UV Spectrum heat passes through the outside glass of the Trombe Wall and is absorbed by the interior mass of the wall which goes on to re-radiate it in the infra red spectrum. Infrared heat does not pass so easily back through the glass of the Trombe Wall and dissipates instead through the inside surface into the building. Trombe Wall constructions are usually used to absorb sunlight in the winter and then to release the heat overnight into the building. A Trombe Wall is therefore similar to a storage heaterbut the Trombe Wall uses free sunlight to heat the mass rather than electricity. Edward S Morse identified the basic idea that makes a Trombe Wall work in 1881. But it took until the 1960s before French architect Jacques Michel and engineer Felix Trombe arrived at a fully functional design. It works on the greenhouse principle. Short wave high energy ultraviolet radiation passes through the Trombe Wall glass easily. But when the light reaches the dense mass in the Trombe Wall the energy is absorbed and re-emitted in the form of long wavelength infra red energy which can’t easily pass through the air layer and the glass. The energy is therefore trapped in the Trombe Wall and eventually dissipates into the building. The warm air in the wall rises and escapes through vents at the top and draws in cooler air from the vents at the bottom to replace it. In the evening the one way vent at the bottom closes to prevent backflow and the heat in the wall radiates into the living area. Readers can imagine for themselves how much energy a Trombe Wall might be able to trap in this way by thinking about how hot the inside of a car can become when left parked on a sunny day, even in the winter and a car is not even designed for the heat collection purposes.
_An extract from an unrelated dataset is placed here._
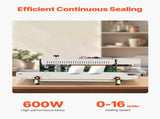 Continuous Bag Band Sealing Machine, 6-12 mm Seal Width, Horizontal Band Sealer Machine with Digital V952-WSLXFKJTBPQBCF313V3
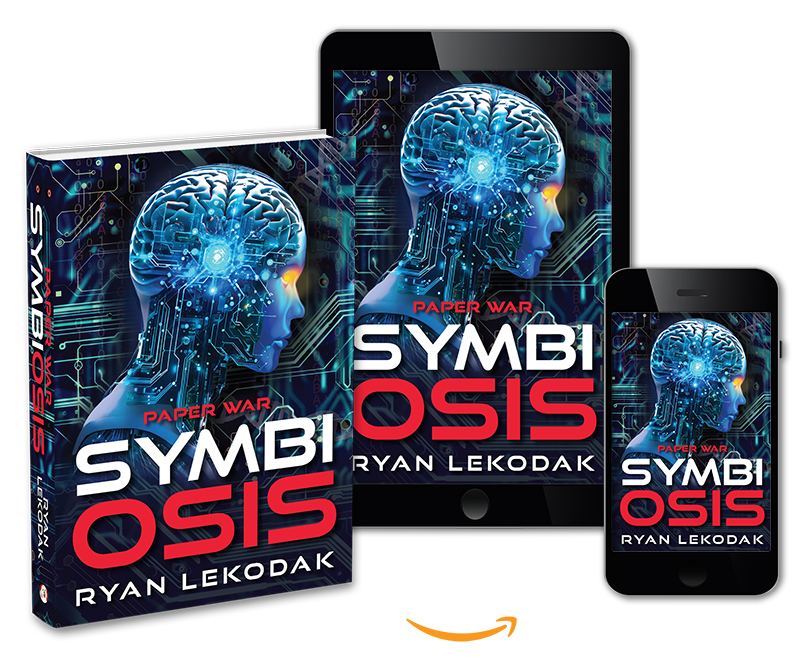 paper war series ryan lekodak symbiosis 3D three white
The success of a Trombe Wall in capturing heat depends on the same factors as heat capture in anything else (including the leather seats of a car). Trombe Wall heat capture depends on, colour, the angle of the Trombe Wall to the sun. How reflective the surface of the Trombe Wall is, the thermal mass and the conductivity of the materials used to build the Trombe Wall. For a Trombe Wall to work best it needs to be made from high thermal mass materials (for example water or concrete), and the Trombe Wall has to face the sun. Clear but non-reflective glass at the front of the Trombe Wall allows for more heat to enter and a dark matt surface exposed on the part of the Trombe Wall, which faces the sun, will absorb the most heat.
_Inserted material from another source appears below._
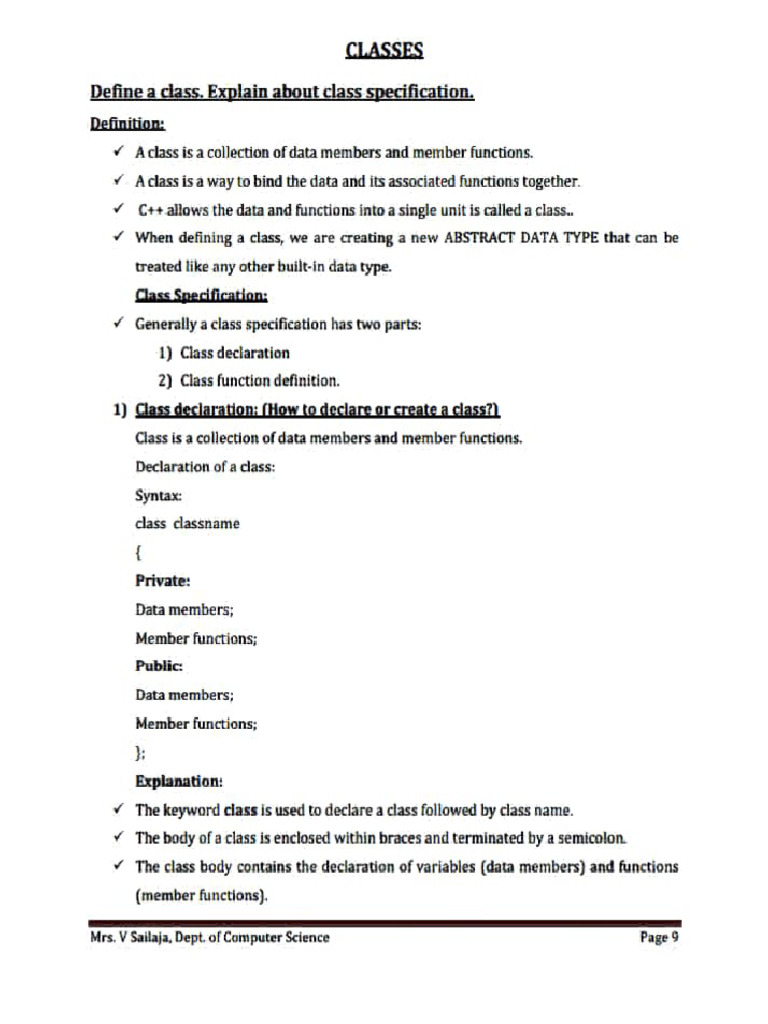 C++unit 4 | PDF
The type of wall we refer to has a Trombe Wall however has been in existence in a more rudimentary form for millennia. Any thick dense wall acts like a Trombe Wall. We are all aware that thick, dense walls keep us cool in the summer and warm in the winter. Modern Trombe Wall design however is more sophisticated and fits in with modern integrated energy efficiency practices.
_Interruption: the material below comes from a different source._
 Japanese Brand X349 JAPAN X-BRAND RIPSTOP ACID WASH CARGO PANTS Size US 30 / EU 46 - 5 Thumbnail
A Trombe wall may be constructed with or without internal vents. A non vented Trombe Wall uses all the heat trapped between the glass and the internal wall to heat up the thermal mass for release later. A vented Trombe Wall allows the occupant to release the heat as required and use it for any purpose. A vented Trombe Wall uses controllable flaps to prevent convection of the heat into directions where it is not required. A Trombe Wall can even be designed to allow for heat to be diverted to the outside on hot summer nights. There is some debate amongst the ‘passive solar community’ as to which type is best. A vented Trombe Wall has considerable advantages over a non vented one. They are able to shed heat early in the evening when the household needs it. A non vented Trombe Wall does however have the advantage of maintaining improved diurnal stability overall but much of that benefit can be obtained with a vented wall. And a vented Trombe Wall is usually more practicable for use as a usable source of energy in one form or another. A general guide to be applied when designing dense masonry walls is the rule that heat is lost and absorbed at about an inch per 2 hours. So a six inch thick wall will absorb and lose its heat in twelve hours.
A Trombe Wall can incorporate many features. Typically a Trombe Wall can include an exhaust vent near the top that can be opened during the summer. This type of venting makes the Trombe Wall act as a solar chimney pumping fresh air around the house during the days when there isn’t a breeze. Windows in a Trombe Wall lowers its efficiency but may need to be present for lighting and to improve the appearance. But the different properties of glass can be applied to different parts of the Trombe Wall. If the outer glazing of the Trombe Wall is made of glass designed for high Ultra Violet transmittance whilst the windows are made of standard glass, high heat absorbtion can be achieved whilst still protecting the furnishings in the room from excessive ultraviolet radiation from the sun and heat. A Trombe Wall can incorporate electric thermostatically controlled blowers to improve heat and air flow, movable shades to reduce heat loss at night and trellises to shade the solar collector in the summer. A Trombe Wall can also incorporate insulation coverings to be used at night on the outside surfaces, water tanks and tubes to power the hot water system, and even fish tanks can be used to provide the thermal mass.
Half Height Trombe Wall
A Trombe Wall does not have to be full height. They can be built to whatever height is required and to suit the residence. Building a Trombe Wall at half height is popular because they greatly enhance the passive storage capacity of the home whilst being very easy to construct. A Half height Trombe Wall is also reasonably easy to incorporate into local architecture. A Trombe Wall is particularly suited to parts of the Third World where availability of any heating at all is regarded as a luxury. In parts of India the traditional fuel is dung. Yet they have 320 days of sunshine a year. Burning dung in the living room is not the ideal first choice as a sustainable heating option so a Trombe Wall made from the local mud and brick offers better relief from the smoke and the cold.